Study text Start Marker

Results 1 to 15 of 23
Thread: Finishing Plywood for Shed Walls
-
10th March 2019, 04:49 PM #1
Finishing Plywood for Shed Walls
Many thanks for any advice and corrections to my understanding on this topic! Also, my apologies if this ought to be in "The Shed" forum, but I thought this might also be a useful topic for this area?
I have done some looking into this, and there seems to be a limited amount of stuff to find on finishing plywood - particularly, I want to use this plywood to line the walls of a workshop I'm fitting out. As such, I may not want to leave the plywood raw, or a raw colour, depending on the amount of light this will "suck" out of the space, and I might need to paint it white or near-white.
Personally, I'd prefer the look of it in it's natural state with a finish of varnish/shellac or similar for the aesthetics. I also realise that might make the space quite dark (though I have calculated it'll have about 2500 lumens of light per square metre installed), so I might need to paint the plywood white.
I'm planning on using the "Furniture Grade" ply from Trademaster in Sydney - this plywood is very smooth right out of the box, and doesn't tolerate any sanding, hence, my thinking is that it will need to be sealed first, and then optionally painted.
My plan, based on what I've been able to find to date, is to initially run a coat or two of shellac on the plywood, thus sealing the fibres. If that doesn't darken the room too much, I think I might leave it there.
In the future, as more light is needed (simply due to age), I would then have the option to run over that with a white or off-white latex based paint.
Is my plan and theory correct, or am I completely on the wrong track? Also would appreciate any other ideas I haven't considered!
-
10th March 2019, 09:36 PM #2GOLD MEMBER
- Join Date
- Aug 2004
- Location
- Perth WA
- Posts
- 355
Prime/undercoat then sand to remove furiness then apply a White semi gloss. Or use a water based laquer.

Study text End Marker

▸ **Instructions to follow**:
Continue the forum thread about finishing plywood for shed walls, starting after its last reply.

Dataset content Start Marker

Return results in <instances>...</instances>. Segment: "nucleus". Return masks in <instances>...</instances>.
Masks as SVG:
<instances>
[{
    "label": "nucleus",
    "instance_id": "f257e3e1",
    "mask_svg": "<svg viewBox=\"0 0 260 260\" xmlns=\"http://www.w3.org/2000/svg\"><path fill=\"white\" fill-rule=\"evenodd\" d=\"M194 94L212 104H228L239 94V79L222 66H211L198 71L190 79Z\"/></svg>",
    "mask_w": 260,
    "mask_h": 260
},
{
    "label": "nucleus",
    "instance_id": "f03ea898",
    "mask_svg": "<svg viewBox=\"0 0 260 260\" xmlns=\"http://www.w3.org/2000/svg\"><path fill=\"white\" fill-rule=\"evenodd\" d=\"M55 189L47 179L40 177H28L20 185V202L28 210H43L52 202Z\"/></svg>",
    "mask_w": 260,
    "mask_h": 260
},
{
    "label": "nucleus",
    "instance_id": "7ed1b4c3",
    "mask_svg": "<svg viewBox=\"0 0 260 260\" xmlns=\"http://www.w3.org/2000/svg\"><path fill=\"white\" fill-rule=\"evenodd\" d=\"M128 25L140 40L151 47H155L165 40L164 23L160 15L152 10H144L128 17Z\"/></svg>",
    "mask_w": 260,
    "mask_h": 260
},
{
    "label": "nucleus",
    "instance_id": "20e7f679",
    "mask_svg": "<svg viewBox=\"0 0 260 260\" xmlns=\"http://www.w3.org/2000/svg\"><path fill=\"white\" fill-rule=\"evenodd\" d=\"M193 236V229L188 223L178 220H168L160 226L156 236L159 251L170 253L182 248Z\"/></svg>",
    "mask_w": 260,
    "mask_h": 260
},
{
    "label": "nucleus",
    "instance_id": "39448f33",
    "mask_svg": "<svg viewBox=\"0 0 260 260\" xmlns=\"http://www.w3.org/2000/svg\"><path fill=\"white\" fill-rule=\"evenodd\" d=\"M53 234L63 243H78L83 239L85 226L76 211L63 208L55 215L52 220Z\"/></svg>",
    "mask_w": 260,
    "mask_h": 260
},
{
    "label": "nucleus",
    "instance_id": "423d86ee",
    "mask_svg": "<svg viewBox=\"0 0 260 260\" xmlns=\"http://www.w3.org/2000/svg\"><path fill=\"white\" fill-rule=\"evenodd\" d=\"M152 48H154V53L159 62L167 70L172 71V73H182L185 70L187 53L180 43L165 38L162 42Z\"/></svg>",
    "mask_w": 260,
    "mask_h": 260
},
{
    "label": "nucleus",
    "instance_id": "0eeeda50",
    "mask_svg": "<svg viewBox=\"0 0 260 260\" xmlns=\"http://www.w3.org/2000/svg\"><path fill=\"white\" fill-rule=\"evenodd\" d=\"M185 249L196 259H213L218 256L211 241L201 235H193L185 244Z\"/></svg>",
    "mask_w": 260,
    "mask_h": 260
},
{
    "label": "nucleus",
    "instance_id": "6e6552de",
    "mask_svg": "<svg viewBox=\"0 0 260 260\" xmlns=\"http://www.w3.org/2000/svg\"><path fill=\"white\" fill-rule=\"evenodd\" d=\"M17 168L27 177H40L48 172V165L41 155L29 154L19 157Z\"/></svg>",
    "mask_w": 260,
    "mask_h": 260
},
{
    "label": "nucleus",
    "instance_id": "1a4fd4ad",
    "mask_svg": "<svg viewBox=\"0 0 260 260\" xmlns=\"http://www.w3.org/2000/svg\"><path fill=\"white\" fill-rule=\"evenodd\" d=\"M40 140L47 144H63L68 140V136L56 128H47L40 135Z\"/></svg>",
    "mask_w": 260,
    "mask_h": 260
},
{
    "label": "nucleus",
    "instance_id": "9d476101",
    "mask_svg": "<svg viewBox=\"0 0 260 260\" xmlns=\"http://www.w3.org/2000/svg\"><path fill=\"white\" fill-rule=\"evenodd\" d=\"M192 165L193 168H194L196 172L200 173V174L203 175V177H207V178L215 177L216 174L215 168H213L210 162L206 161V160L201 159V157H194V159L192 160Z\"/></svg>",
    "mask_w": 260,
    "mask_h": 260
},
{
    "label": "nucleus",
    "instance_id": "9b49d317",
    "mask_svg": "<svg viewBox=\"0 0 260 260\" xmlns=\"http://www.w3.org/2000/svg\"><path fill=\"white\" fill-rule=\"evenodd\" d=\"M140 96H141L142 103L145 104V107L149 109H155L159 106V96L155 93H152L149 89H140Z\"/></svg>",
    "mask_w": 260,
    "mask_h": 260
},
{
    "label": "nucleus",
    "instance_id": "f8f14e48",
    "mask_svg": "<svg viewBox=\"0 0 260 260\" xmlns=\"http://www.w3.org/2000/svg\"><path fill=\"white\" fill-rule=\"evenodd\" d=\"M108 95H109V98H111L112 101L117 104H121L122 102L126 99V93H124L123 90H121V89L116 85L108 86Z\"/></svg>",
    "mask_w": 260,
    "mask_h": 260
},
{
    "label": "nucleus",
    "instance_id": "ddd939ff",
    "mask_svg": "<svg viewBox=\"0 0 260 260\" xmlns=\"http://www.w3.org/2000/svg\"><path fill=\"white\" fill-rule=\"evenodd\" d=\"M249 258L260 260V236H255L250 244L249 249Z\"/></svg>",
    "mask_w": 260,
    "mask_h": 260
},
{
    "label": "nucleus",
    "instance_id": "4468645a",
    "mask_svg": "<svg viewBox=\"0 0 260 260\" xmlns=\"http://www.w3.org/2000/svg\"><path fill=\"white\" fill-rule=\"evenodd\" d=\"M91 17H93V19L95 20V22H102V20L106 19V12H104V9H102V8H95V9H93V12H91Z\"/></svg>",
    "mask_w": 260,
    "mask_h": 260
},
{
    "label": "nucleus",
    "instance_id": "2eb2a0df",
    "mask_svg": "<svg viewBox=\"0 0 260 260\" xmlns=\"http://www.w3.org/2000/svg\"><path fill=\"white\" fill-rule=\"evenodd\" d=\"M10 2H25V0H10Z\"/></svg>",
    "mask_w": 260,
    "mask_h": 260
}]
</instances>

Dataset content End Marker

▸ **Result of the exercise**:
Experienced in removing the tree from the furniture
-
10th March 2019, 10:58 PM #3GOLD MEMBER
- Join Date
- Jun 2005
- Location
- Helensburgh
- Posts
- 608
I painted mine a light grey which looks ok and is a bit different. I did give light yellow a serious thought as I have used that previously on floors and it did an excellent job of reflecting light.
CHRIS
-
11th March 2019, 12:41 AM #4GOLD MEMBER
- Join Date
- May 2011
- Location
- Murray Bridge SA
- Posts
- 293
You haven't mentioned whether the Ply is Pine, Teak or whatever. Pine has a tendency to darken with sunlight on it, I have a Pine Dresser in the Kitchen which has gone a Brown sort of colour.
I'm going to line my shed with White or Light Grey sheet as used in Kitchens, it's half the price of Plywood of similar thickness, and allows me to put hooks, fittings etc, whereever I want to hang tools etc. plus I won't have to paint at all, I HATE painting, so saving money as it won't need redoing AT ALL.
HTH
KrynTo grow old is mandatory, growing up is optional.
-
11th March 2019, 07:35 AM #5
-
11th March 2019, 07:58 AM #6
Lime wash?
If you want to lighten it but still see the grain try a lime wash finish.
We used Feast Watson on the interior and wardrobe doors upstairs.
Wiped it on and off and a clear coat of nitro cellulose when dry to keep it clean.
20 years now and looking good.
H.Jimcracks for the rich and/or wealthy. (aka GKB '88)
-
11th March 2019, 12:51 PM #7Senior Member
- Join Date
- Jun 2009
- Location
- SE Queensland
- Posts
- 52
Pine flooring takes home-made limewash beautifully.. Modify for plywood walls.
Wanting a uniform clear white transparent finish on our clear pine 140 x 21 floor boards we mixed our own.
1. Sand to eliminate any height difference in boards. (Not necessary in plywood wall. It won't be walked on.)
2. Mix 1 part paint: two parts water. (We used Dulux wall paint in Napkin White which we happened to have and used for a sample. We liked it so much we went ahead with the whole floor area
3. Apply with rag. Work quickly and wipe off a section at a time to avoid hard wet/dry lines.
4. Coat with clear satin water-based finish. We used Cabot's, sanding between coats. Damp mop. Apply last coat and let dry thoroughly.
Walls would not need this degree of finishing, probably a coat of the water/paint mix then a top coat of clear. I've put the full procedure here in case someone wants to use it on floors. It looks amazing and doesn't show dust, which suits a less than award-winning housekeeper very well.Last edited by Cleokitty; 11th March 2019 at 12:59 PM. Reason: Error in directions.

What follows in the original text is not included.